According to the leading associations of olive farmers, olive oil producers and millers, the sector desperately needs the CAP funds.
However, they argue that the Russian invasion of Ukraine has fundamentally changed the outlook of the agriculture sector and should be taken into account by the pan-European agricultural plan before it comes into force in 2023.
“We need a different approach because geopolitical conditions have changed,” said Giuliano Martino, director of the Italian Olive Inter-professional Organization. “Policies approved only a few weeks ago need to be redefined.”
“We do not have to abandon our quest for quality, but we need a better coordination among players in the production chain to face the challenges of a new globalization,” he added.
Nicola Di Nola, director of Unaprol, the Italian association of olive oil producers, said, “we need a step forward in olive oil culture,” creating new olive oil production chain experts.
Such a culture would boost “consumer consciousness on extra virgin olive oil use, which can affect large supermarket retailers and lead them to give the correct dignity to this product, getting rid of the under-cost cheap offers,” he added.
The recent €30 million investment in the modernization and recovery of olive groves approved by Rome has been greeted by the industry.
Still, Bruno Armillas, a fellow Unaprol director, said it “is a drop in the ocean, which uplifts the potential yield by about 10,000 tons, but we would need that to be repeated over time to let it have a true impact on the sector.”
“Let us just point out that Spain has invested 10 times more and now has a 1.5 million tons production,” he added.
The main focus of the government’s renewed focus on improving olive oil yields is the country’s mills, which were granted €100 million to upgrade their infrastructure and equipment.
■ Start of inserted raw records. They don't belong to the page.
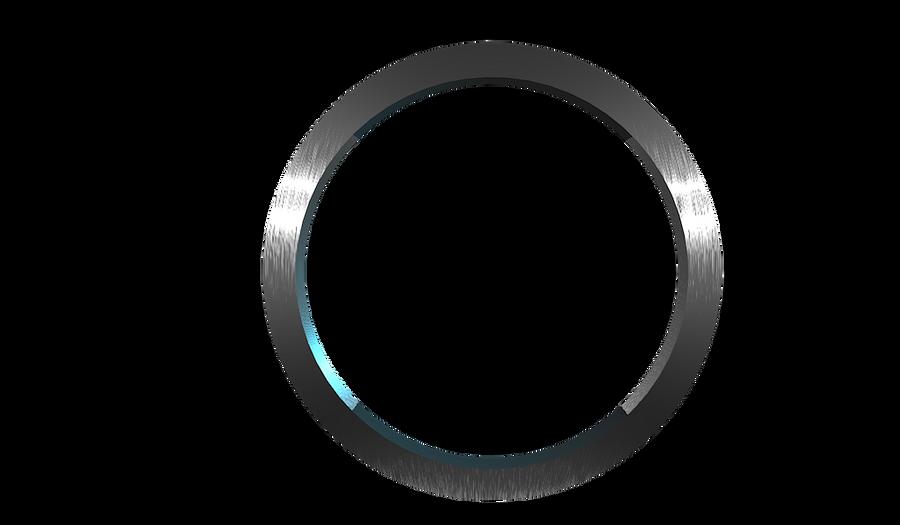circle by PixelArtsstudioshd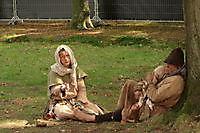 Middeleeuws Ter Apel 2014 Ter Apel, Westerwolde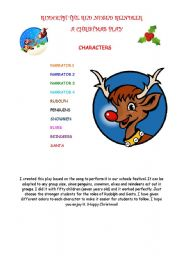 A CHRISTMAS PLAY: RUDOLPH THE RED NOSED REINDEER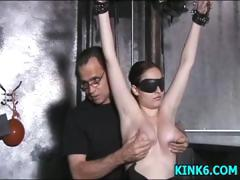 wet-while-clapping-her-pussy
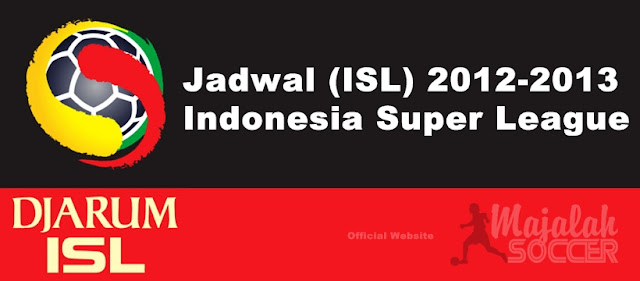 Jadwal Pertandingan Bola Isl Indonesia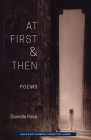 At First & Then Cover Image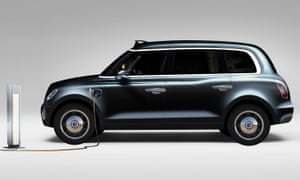 Tfl To Spend On Preparing London For New Electric Black Cabs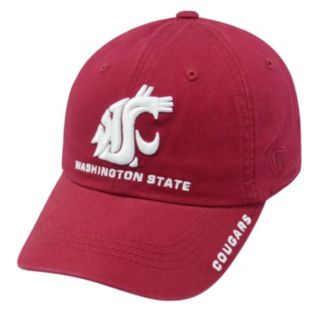 Adult Top of the World Washington State Cougars Undefeated Adjustable Cap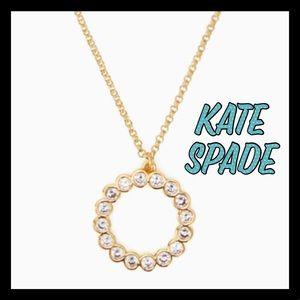 NWT ❤️Kate Spade full circle mini pendant necklace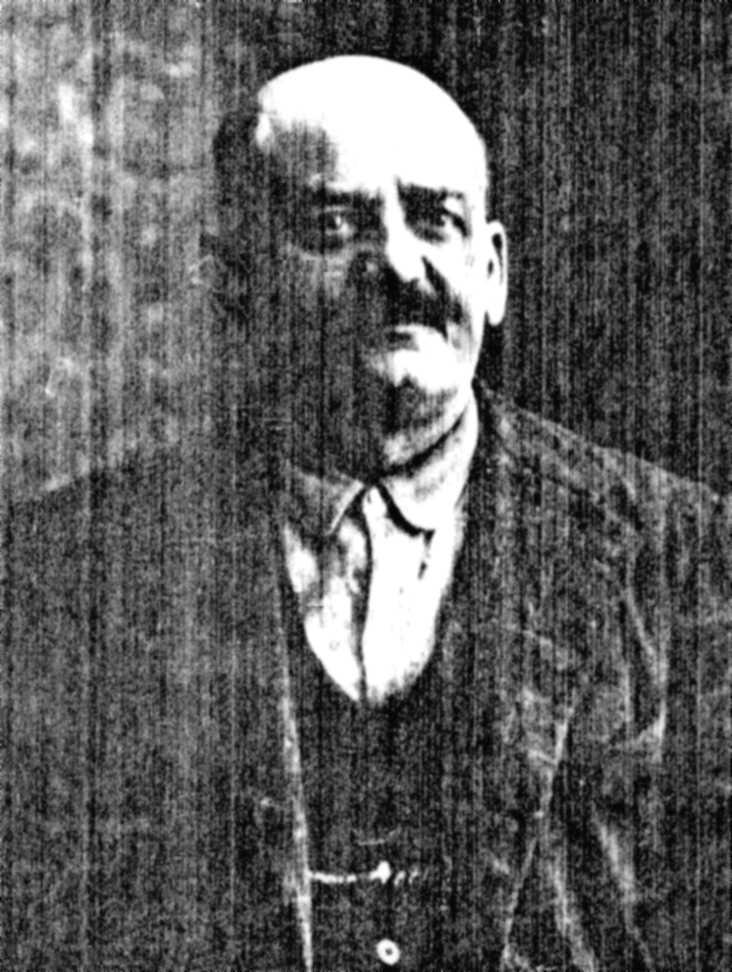Giuseppe Luppi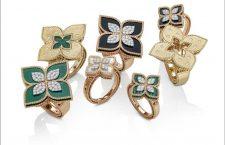 Anelli della collezione Princess Flower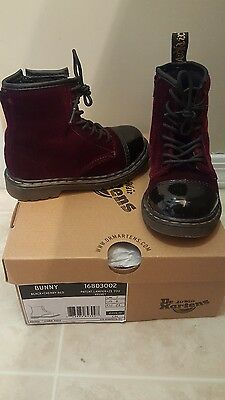 Toddler Girl Size 8 Dr. Martens Air Wair shoes boots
Still, the olive oil millers association, AIFO, said a new approach is needed.
“We do not want nor have to follow the Spanish model, but our 5,000 olive oil millers are not competitive anymore,” said Stefano Caroli, AIFO president. “We need a scrap-and-reconstruct measure to allow a reorganization of the olive oil milling sector which today needs and must use the best technologies available.”
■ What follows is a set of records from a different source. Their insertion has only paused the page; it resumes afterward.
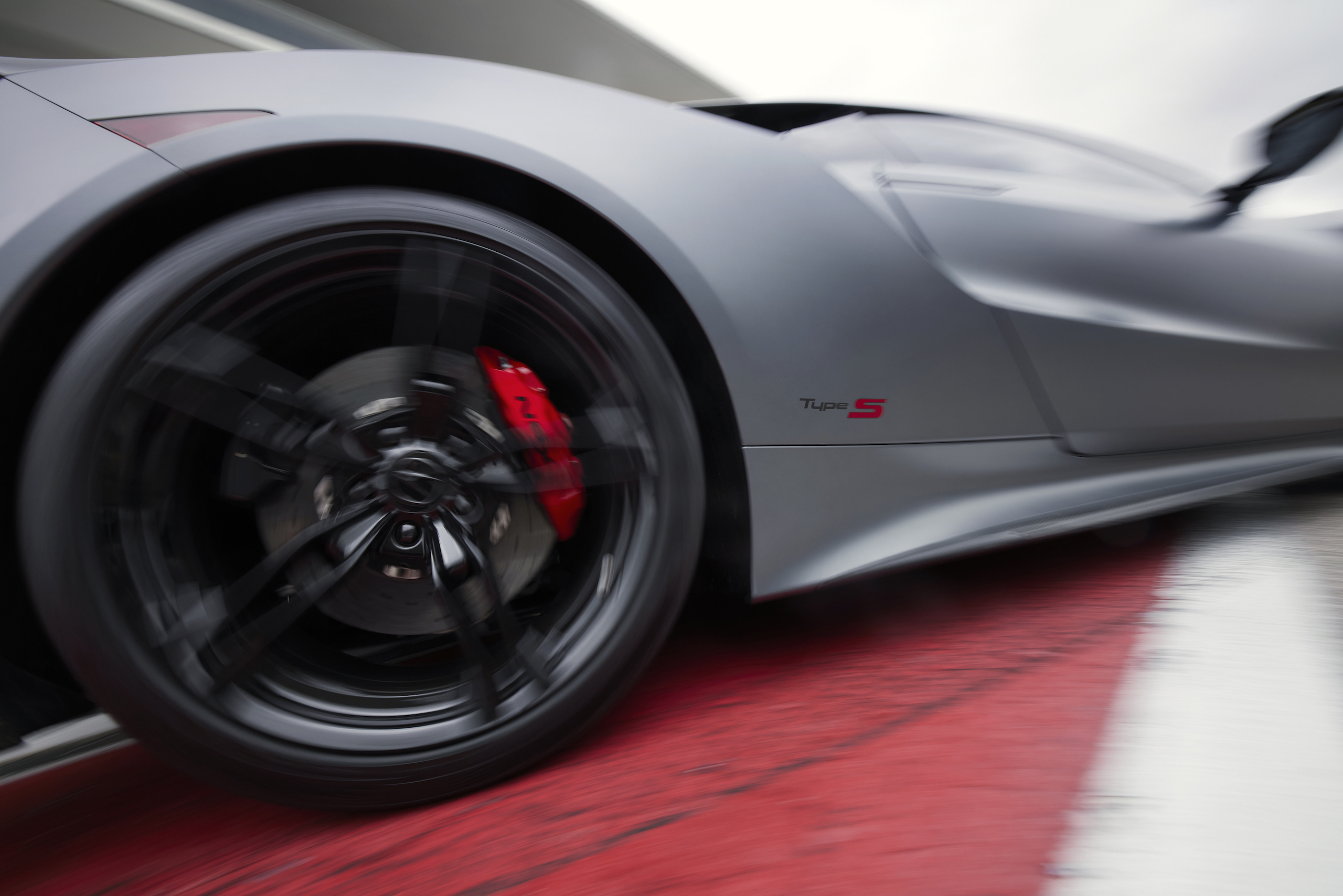 2022 Acura NSX Type S front quarter panel action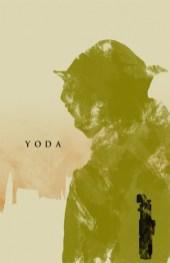 star-wars-la-amenaza-fantasmana-poster-minimalista-yoda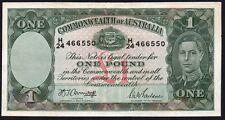 1942 Australia £ 1 libras billete * H/24 466550 * Vf * P-26b *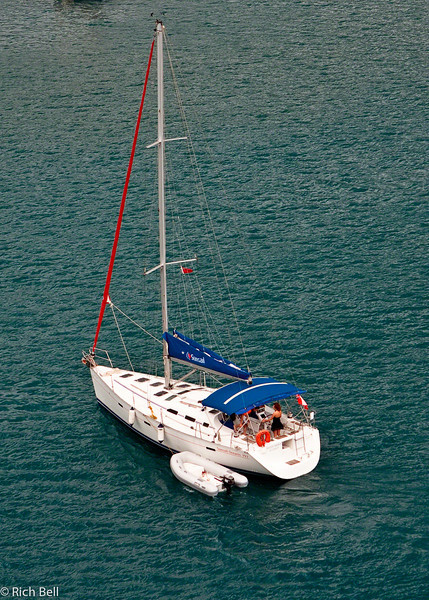 20100113  Caribbean Cruise   0149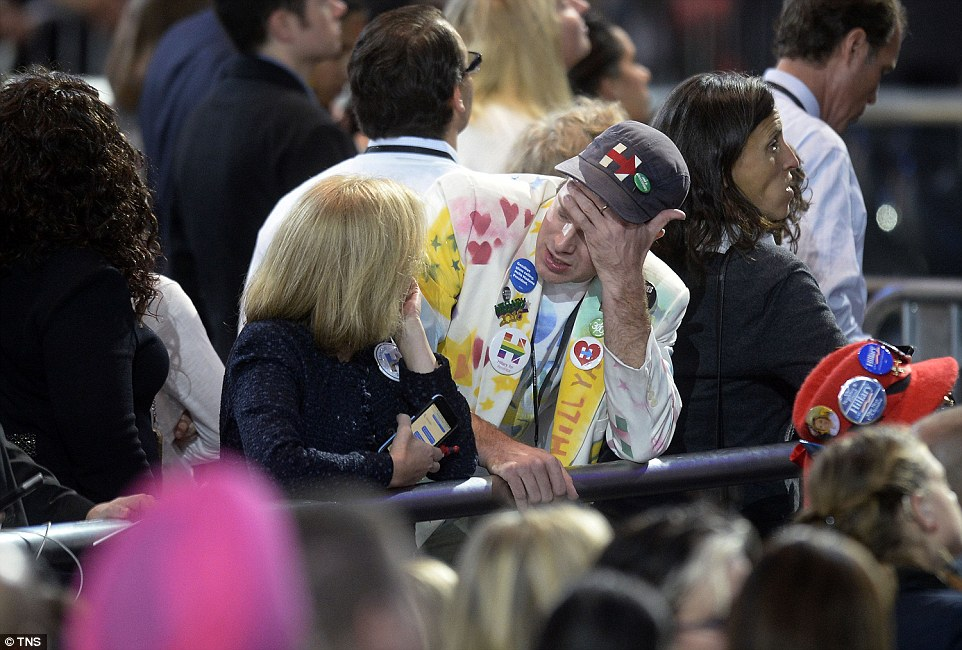Disbelief: Many voters couldn't seem to understand how their candidate had failed so badly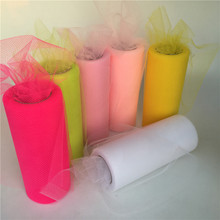 Tulle Roll (22m/roll)15cm Crystal Organza Spool Tutu Soft Wedding Christmas Birthday Party Kids Favors Baby Shower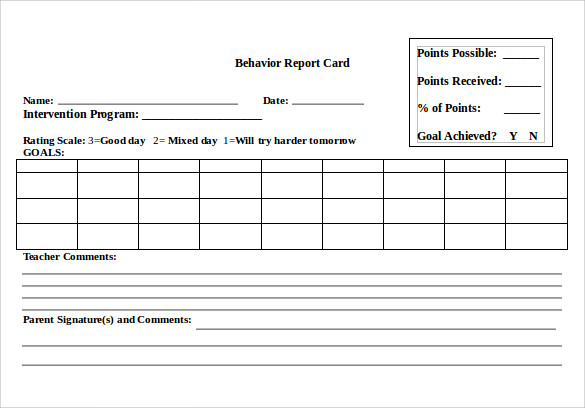 Report Card Format Template 7 Professional Templates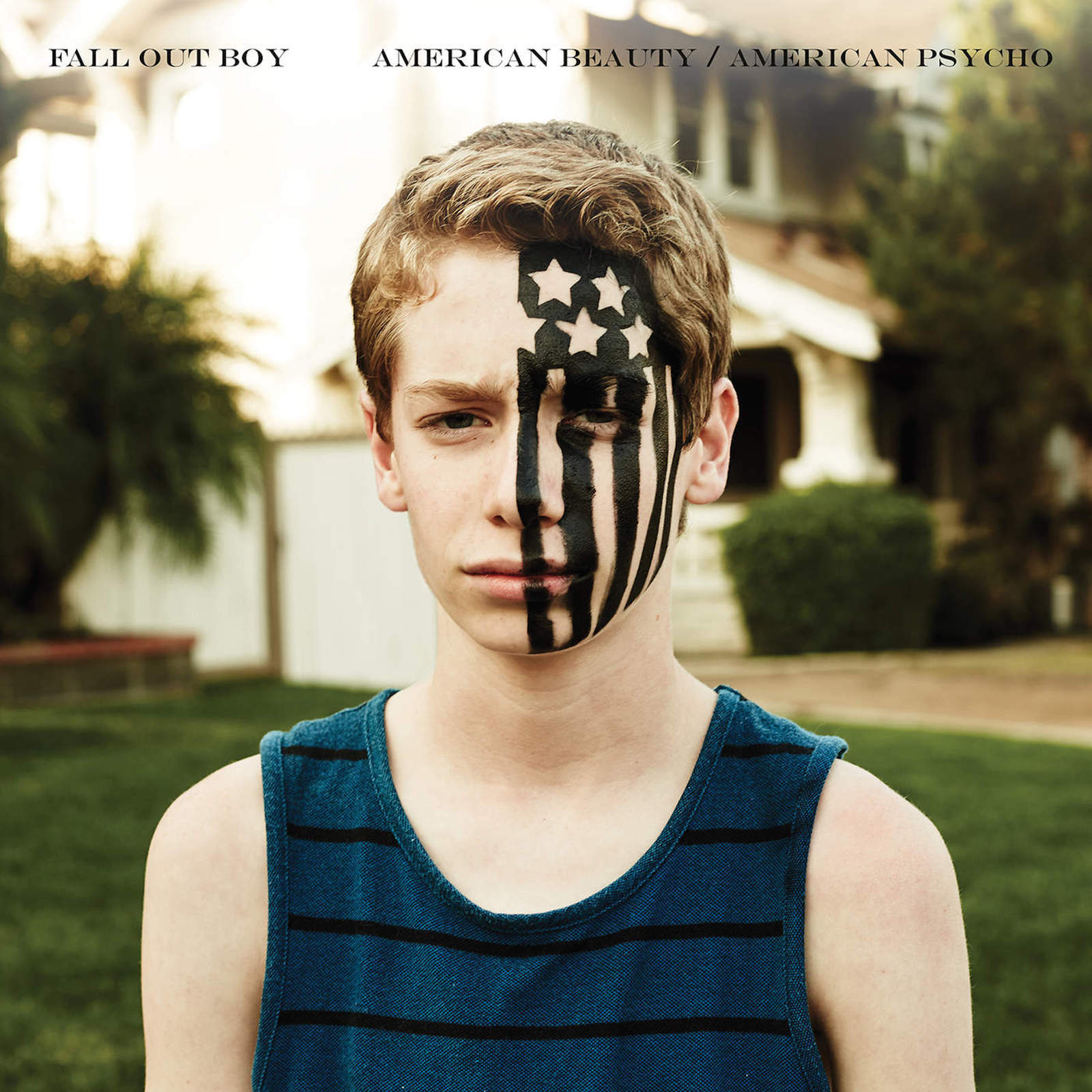 American Beauty/American Psycho by Fall Out Boy image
“That is why we ask for the funds not to be directed to creating small company-wide plants but used to fund more structural renovations, with a large impact on the whole product chain,” he added.
Luigi Caricato, an Italian olive oil expert and organizer of olive-related conventions, told IlSole24Ore how Italy “always had ups and downs, with seasons which had been sometimes very negative, but there are the conditions for a strong recovery on the medium and long term.”
Caricato added how olive oil consumption is expanding throughout the world, well beyond the borders of Southern Europe or North Africa.
“We are now talking of an inter-ethnic food which has crossed every border; it has penetrated China, Japan and India,” he said. “If the Italian consumer is always focusing on price, olive oil is perceived as a valuable product that can justify a higher price abroad.”
According to the International Olive Council, global olive oil consumption has slowly but steadily increased, rising from the 3.061 million tons in the 2010/11 crop year to the 3.214 million tons estimated in 2021/22.